Resposta dos Autores às Alegações do Réu
- Com relação à responsabilidade da administração da empresa e à política de longa data, os autores rejeitam a alegação do réu de que a política contábil foi determinada exclusivamente pela administração da empresa e que a responsabilidade não deveria ser atribuída ao réu. Segundo eles, o simples fato de a apólice ser antiga não constitui um instrumento para tratamento contábil incorreto. Um auditor é obrigado a examinar anualmente a compatibilidade dos relatórios com o padrão e a realidade econômica. Foi argumentado que, mesmo que a administração da empresa tenha agido de boa-fé, isso não isenta o réu de seu dever profissional de auditar, alertar e ter reservas quando os relatórios não refletem fielmente a situação da empresa.
- Quanto à aprovação regulatória e à alegação de legalidade, os autores rejeitam a alegação de que a Autoridade das Empresas do Governo aprovou o tratamento contábil.
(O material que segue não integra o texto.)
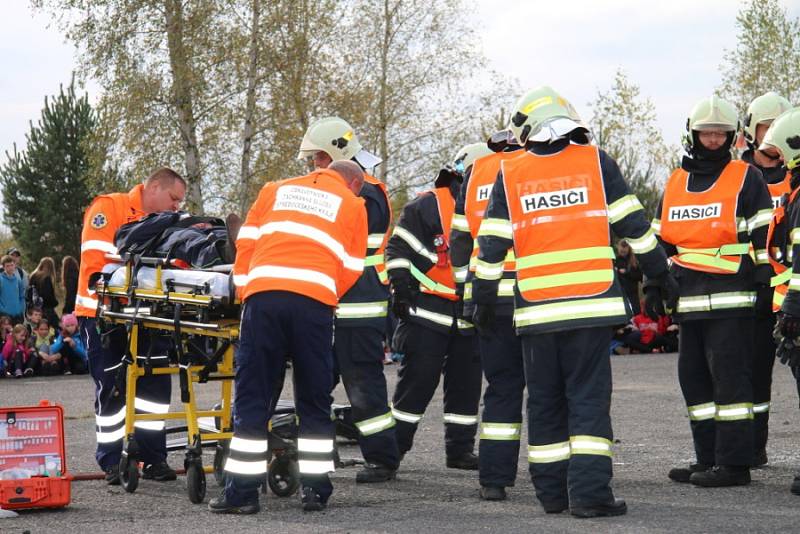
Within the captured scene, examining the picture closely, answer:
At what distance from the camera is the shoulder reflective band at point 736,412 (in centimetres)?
736

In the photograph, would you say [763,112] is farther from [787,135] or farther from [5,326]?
[5,326]

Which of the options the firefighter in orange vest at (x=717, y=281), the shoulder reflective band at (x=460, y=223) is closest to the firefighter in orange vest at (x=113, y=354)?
the shoulder reflective band at (x=460, y=223)

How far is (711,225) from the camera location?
7.52 metres

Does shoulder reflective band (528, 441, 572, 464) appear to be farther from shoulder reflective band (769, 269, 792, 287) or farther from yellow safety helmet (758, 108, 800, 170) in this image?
yellow safety helmet (758, 108, 800, 170)

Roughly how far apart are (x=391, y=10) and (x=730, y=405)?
2977 cm

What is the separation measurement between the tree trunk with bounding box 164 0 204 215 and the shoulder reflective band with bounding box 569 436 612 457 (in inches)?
880

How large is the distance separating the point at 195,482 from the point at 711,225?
3.42 meters

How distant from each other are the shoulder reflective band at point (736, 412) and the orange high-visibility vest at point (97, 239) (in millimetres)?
3955

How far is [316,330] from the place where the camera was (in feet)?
22.1

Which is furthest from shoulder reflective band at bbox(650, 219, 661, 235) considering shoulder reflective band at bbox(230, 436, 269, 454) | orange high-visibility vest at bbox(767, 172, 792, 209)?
shoulder reflective band at bbox(230, 436, 269, 454)

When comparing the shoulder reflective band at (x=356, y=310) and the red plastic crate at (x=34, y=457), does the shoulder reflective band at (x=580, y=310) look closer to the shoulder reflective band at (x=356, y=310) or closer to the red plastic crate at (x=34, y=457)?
the shoulder reflective band at (x=356, y=310)

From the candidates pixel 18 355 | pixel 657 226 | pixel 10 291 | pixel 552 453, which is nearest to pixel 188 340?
pixel 552 453

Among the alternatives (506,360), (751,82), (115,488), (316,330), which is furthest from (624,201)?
(751,82)

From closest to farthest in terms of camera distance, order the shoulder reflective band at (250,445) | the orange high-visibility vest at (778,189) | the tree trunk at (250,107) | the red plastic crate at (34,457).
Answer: the shoulder reflective band at (250,445) < the red plastic crate at (34,457) < the orange high-visibility vest at (778,189) < the tree trunk at (250,107)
Foi argumentado que nenhuma confirmação positiva desse tipo foi apresentada e que, de qualquer forma, a Autoridade não tem autoridade para estabelecer regras contábeis. Foi ainda argumentado que a simples adoção da política, mesmo em relatórios posteriores, não indica sua correção, mas, no máximo, indica a continuação da deturpação.
- Quanto à conexão causal e à imposição de responsabilidade ao Estado, os autores alegam que não há contradição entre as reivindicações contra o Estado e a reivindicação contra o réu. Enquanto o Estado é processado pelo próprio modelo de negócios e pelo colapso, Kost Forer é processado por impedir a divulgação do colapso em data anterior. Foi argumentado que o papel do réu não era evitar o colapso, mas refletir uma verdade contábil. Fracasso no sentido de que permitiu a extensão artificial da vida da sociedade e o aprofundamento dos danos.
- Com relação ao prazo de prescrição, atraso e prejuízo probatório, os autores reiteram que não tinham uma "pista" real antes da decisão de Barlev, e que o conhecimento dos órgãos envolvidos na preparação dos relatórios não ativa o prazo de prescrição contra os contadores. Com relação ao alegado dano probatório, argumentou-se que a própria ré é obrigada a manter os documentos trabalhistas por um longo período, e sua ausência atua em seu dever e não na obrigação dos autores.
- Quanto à cessão de direitos, os autores rejeitam a alegação de cessão proibida. Segundo eles, essa é uma verificação feita como parte do processo de insolvência, com a aprovação do tribunal e com o objetivo de maximizar o fundo da dívida, e, portanto, a regra que permite o cheque em virtude da lei se aplica a ele. Foi argumentado que não há preocupação com a comercialização das reivindicações, e que impedir a investigação da reivindicação levará a um resultado injusto, pelo qual o autor da responsabilidade civil se beneficiará da insolvência da parte lesada.